In Czechoslovakia a very careful study was made and documented. Here it is:
Charles University in Prague did thirteen years of carefully done and reported abortions. All were performed in the gynecology department of a hospital. The limit was set at very "safe" levels: no abortions past the twelfth week (3 months) of pregnancy. The "safest method" was used: vacuum curettage. The patient stayed an average of 3 to 5 days in the hospital, and then another full week at home (receiving insurance benefits for lost wages).

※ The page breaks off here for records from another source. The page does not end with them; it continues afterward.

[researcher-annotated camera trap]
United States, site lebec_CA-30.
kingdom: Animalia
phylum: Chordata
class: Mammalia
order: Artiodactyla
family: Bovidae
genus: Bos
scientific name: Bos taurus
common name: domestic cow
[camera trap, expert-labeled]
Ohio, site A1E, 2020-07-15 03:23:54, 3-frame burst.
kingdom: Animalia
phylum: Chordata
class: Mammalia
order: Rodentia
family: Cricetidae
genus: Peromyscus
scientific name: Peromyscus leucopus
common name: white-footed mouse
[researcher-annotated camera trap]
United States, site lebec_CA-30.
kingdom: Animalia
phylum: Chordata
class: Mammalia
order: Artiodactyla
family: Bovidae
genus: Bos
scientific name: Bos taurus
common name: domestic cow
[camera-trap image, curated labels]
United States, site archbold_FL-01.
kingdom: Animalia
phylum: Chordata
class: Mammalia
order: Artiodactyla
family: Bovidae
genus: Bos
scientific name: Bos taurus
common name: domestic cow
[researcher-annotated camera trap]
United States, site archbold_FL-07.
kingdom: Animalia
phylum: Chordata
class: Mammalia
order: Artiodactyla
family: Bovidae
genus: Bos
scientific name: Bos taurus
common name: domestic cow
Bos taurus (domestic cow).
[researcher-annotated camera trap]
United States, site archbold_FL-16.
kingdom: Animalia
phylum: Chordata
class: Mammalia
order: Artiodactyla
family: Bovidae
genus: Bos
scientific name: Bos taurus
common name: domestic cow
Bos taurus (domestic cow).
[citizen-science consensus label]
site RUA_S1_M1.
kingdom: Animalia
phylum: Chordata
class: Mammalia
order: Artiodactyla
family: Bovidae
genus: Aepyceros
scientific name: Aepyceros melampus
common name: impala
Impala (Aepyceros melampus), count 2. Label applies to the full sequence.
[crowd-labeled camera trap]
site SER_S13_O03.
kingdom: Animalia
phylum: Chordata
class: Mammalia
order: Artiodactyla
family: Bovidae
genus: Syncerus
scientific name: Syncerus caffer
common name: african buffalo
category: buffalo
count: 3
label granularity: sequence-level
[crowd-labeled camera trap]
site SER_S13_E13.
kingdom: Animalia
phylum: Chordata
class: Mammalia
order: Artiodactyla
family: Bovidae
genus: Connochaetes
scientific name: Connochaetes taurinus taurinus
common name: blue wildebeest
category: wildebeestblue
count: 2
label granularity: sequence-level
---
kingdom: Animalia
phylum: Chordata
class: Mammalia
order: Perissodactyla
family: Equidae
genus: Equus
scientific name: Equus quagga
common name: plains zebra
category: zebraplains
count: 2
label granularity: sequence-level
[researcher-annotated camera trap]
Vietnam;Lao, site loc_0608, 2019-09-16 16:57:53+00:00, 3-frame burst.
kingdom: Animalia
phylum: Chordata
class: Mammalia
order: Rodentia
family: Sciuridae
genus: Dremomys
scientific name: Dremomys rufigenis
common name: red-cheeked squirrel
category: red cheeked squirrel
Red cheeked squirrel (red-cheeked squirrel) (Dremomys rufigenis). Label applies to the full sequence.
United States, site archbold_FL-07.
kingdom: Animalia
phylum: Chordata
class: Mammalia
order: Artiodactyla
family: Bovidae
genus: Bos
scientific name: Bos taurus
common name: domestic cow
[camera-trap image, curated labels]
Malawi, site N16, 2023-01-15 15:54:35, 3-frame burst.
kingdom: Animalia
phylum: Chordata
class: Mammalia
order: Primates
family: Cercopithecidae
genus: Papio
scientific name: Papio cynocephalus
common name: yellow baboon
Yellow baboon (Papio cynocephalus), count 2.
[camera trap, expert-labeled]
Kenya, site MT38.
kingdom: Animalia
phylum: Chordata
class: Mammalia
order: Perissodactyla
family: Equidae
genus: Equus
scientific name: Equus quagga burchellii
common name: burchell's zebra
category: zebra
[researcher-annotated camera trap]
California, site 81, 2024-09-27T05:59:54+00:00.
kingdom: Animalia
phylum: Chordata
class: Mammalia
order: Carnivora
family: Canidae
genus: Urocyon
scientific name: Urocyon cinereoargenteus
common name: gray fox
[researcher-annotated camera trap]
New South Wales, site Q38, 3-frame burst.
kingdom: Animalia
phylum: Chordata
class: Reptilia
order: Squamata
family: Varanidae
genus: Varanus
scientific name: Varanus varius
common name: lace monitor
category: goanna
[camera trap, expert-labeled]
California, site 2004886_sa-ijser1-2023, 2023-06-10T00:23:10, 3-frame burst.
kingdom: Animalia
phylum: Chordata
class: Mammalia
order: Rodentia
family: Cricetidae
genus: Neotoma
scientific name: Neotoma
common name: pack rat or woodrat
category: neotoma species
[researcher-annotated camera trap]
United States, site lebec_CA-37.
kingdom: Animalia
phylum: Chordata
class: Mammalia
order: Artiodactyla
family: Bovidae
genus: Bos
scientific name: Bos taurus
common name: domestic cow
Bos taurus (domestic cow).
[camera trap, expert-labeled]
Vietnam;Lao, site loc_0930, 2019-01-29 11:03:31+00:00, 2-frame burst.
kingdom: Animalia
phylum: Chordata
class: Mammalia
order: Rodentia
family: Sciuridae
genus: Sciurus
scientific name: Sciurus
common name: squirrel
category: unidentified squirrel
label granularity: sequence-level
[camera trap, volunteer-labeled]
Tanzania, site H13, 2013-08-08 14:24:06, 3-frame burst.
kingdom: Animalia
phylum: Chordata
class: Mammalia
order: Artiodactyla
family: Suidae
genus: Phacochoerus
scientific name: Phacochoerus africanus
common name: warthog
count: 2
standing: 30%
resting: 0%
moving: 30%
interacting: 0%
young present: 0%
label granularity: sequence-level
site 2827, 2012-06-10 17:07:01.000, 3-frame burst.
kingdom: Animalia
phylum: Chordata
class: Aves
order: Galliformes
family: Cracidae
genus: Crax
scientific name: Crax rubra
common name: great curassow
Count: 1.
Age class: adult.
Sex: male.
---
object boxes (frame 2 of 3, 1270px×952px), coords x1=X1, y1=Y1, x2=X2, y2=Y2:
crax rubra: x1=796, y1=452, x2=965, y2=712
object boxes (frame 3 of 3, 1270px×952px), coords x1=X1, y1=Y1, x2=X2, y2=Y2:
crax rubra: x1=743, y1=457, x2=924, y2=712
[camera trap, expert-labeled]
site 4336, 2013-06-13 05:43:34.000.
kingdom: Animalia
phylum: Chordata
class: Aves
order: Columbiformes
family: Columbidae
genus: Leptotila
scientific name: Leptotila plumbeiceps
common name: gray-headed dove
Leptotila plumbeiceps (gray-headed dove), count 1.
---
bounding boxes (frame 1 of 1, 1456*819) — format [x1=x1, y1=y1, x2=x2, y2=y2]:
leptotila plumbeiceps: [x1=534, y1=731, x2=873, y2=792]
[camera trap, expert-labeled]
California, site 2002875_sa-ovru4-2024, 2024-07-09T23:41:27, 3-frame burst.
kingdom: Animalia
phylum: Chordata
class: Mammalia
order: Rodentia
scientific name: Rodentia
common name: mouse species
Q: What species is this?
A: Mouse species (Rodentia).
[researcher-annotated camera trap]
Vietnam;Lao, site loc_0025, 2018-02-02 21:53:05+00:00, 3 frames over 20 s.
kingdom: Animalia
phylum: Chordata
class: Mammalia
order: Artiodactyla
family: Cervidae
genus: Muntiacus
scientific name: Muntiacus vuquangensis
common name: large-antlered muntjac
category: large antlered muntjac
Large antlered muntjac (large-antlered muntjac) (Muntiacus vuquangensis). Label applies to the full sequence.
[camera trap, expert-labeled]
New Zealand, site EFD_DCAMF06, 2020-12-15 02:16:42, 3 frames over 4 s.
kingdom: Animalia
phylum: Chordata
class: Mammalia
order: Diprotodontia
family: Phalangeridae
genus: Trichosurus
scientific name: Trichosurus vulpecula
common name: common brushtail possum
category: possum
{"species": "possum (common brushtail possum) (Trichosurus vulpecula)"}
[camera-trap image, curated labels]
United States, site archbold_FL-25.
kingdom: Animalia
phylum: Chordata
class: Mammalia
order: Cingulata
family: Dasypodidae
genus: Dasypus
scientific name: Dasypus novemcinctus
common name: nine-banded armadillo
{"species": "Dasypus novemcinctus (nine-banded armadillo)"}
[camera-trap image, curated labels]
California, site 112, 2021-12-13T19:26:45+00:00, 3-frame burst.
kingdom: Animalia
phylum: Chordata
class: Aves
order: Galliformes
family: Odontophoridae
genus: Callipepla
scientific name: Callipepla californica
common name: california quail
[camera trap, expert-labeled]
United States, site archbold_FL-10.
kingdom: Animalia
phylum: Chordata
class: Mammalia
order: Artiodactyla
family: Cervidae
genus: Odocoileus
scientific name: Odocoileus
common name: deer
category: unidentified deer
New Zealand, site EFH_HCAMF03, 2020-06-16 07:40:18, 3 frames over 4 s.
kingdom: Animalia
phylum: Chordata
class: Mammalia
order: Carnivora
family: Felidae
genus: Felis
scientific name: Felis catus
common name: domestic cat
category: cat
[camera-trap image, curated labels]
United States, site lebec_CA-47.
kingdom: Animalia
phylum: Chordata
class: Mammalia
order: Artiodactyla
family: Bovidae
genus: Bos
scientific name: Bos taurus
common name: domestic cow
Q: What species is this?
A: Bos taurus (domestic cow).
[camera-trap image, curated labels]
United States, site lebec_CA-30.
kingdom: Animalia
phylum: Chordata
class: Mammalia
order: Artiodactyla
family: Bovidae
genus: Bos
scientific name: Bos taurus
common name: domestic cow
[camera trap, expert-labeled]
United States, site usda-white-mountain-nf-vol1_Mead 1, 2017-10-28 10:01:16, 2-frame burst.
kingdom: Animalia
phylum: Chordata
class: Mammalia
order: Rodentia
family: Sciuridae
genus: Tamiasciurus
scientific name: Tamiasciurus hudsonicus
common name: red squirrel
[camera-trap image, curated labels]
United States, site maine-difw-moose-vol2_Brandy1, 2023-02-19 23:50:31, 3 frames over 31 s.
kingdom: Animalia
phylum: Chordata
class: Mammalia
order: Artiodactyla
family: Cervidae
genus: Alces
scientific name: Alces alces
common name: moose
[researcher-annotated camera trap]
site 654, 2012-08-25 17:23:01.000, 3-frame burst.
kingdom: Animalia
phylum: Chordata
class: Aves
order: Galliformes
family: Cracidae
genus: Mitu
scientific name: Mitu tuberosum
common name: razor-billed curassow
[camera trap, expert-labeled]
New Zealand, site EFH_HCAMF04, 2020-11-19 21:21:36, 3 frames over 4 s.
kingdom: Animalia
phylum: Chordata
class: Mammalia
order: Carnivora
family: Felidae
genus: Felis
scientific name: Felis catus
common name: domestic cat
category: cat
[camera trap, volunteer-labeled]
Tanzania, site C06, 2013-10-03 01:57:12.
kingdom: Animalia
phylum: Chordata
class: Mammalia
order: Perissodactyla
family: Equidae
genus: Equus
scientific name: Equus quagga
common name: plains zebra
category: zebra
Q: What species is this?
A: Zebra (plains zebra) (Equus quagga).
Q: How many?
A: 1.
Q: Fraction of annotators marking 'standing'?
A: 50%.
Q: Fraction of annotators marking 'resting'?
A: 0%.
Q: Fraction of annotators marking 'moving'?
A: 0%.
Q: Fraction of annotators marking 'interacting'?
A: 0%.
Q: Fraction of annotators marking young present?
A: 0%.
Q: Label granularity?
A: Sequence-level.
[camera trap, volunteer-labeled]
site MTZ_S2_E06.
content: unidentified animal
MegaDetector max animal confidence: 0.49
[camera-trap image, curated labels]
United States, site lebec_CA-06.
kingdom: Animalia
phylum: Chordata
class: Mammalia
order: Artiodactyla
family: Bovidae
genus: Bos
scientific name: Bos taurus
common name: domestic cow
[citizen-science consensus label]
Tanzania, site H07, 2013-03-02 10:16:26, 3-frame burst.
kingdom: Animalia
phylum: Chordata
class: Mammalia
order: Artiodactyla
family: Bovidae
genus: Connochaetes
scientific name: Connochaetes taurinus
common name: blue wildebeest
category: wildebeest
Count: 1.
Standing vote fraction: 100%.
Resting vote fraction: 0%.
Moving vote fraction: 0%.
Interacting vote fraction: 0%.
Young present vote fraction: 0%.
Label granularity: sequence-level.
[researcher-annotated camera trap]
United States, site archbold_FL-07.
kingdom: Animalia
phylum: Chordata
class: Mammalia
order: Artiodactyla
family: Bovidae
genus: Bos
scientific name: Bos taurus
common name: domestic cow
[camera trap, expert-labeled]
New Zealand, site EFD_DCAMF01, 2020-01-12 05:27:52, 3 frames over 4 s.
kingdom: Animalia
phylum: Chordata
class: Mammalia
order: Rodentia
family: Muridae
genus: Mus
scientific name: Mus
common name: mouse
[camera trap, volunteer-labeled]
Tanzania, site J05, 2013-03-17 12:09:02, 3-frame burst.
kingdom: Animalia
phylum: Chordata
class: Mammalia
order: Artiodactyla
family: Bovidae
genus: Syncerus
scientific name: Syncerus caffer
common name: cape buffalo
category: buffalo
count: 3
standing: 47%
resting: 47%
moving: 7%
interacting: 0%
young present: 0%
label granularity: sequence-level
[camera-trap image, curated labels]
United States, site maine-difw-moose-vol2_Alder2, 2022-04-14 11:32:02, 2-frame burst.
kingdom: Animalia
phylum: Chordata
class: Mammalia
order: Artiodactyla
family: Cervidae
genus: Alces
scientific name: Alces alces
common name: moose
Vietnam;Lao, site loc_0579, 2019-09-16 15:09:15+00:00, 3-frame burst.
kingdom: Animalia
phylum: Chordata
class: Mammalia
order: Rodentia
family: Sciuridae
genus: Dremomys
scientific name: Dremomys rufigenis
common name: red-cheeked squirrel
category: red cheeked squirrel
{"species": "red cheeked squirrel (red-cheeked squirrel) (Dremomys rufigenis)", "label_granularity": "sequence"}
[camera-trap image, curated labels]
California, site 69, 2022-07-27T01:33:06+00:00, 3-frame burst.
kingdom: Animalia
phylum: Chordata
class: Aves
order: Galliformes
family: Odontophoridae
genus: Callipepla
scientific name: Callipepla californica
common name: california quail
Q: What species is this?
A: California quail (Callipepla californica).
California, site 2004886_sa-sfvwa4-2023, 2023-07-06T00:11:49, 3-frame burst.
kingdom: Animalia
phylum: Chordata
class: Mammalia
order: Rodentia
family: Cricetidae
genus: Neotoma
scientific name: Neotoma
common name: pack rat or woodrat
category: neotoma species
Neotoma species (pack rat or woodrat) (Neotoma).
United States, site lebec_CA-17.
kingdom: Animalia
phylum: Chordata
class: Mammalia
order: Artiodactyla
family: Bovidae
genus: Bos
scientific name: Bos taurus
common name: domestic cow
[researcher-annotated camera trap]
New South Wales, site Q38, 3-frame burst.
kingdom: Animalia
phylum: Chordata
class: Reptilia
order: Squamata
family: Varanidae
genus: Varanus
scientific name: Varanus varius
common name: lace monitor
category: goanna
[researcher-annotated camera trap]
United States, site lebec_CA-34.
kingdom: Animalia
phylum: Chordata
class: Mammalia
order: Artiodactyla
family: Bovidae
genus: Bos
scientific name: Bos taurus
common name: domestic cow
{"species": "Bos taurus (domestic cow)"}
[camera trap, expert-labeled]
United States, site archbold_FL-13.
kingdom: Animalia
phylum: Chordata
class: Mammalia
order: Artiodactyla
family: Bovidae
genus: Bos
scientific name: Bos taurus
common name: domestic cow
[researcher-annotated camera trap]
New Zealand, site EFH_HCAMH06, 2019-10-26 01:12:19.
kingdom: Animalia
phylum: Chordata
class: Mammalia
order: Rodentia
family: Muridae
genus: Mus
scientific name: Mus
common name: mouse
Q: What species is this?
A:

This is what they discovered:
"Acute inflammatory conditions occur in 5% of the [abortion] cases, whereas permanent complications such as chronic inflammatory conditions of the female organs, sterility, and ectopic [tubal] pregnancies are registered in 20-30% of all women [who received abortions]. . these are definitely higher in primagravidas [initial abortions]." "Especially striking is an increased incidence in ectopic pregnancies.
A high incidence of cervical incompetence resultant from abortion has raised the incidence of spontaneous abortions [miscarriage] to 30-40%. We rather often observe complications such as rigidity of the cervical os, placenta adherens, placenta accreta, and atony of the uterus. "-A. Kodasek, "Artificial Termination of Pregnancy in Czechoslovakia," in International Journal of Gynecology and Obstetrics, 1971, vol. 9, no. 3.


LATER DANGERS
First, there is the problem of premature births:
A woman who has had an abortion is more likely to have premature births thereafter. This is due to the fact that the cervix was cut and weakened by the abortion, and so thereafter is not as able to bear up under the weight of a growing child. It will tend to open prematurely instead of trying to bear up under the weight. This results in a number of problems, as we shall see below.
Women who have had abortions have twice the likelihood of a premature baby later. (G. Papaevangelou of the University Hospital, Athens, Greece, in British Commonwealth Journal of Obstetrics and Gynecology, 1973.)
After just one legal abortion, the increase of later premature births is 14% more likely, after two it is 18%, and three it is 24%. (Klinger, "Demographic Consequences of the Legalization of Abortion in Eastern Europe," International Journal of Gynecology and Obstetrics, September, 1971.)
As mentioned earlier, Czechoslovakia is one of the few countries that has openly investigated the situation and reported all of its findings. Premature births resulting from earlier abortions are so frequent there that if a pregnant woman is known to have had an earlier abortion, she now receives very special care: If the physicians can see scar tissue on the cervix, they will sew it closed [!] in the 12th or 13th week of pregnancy. The patient will then have to stay in bed in the hospital as long as necessary, which in some cases can mean months.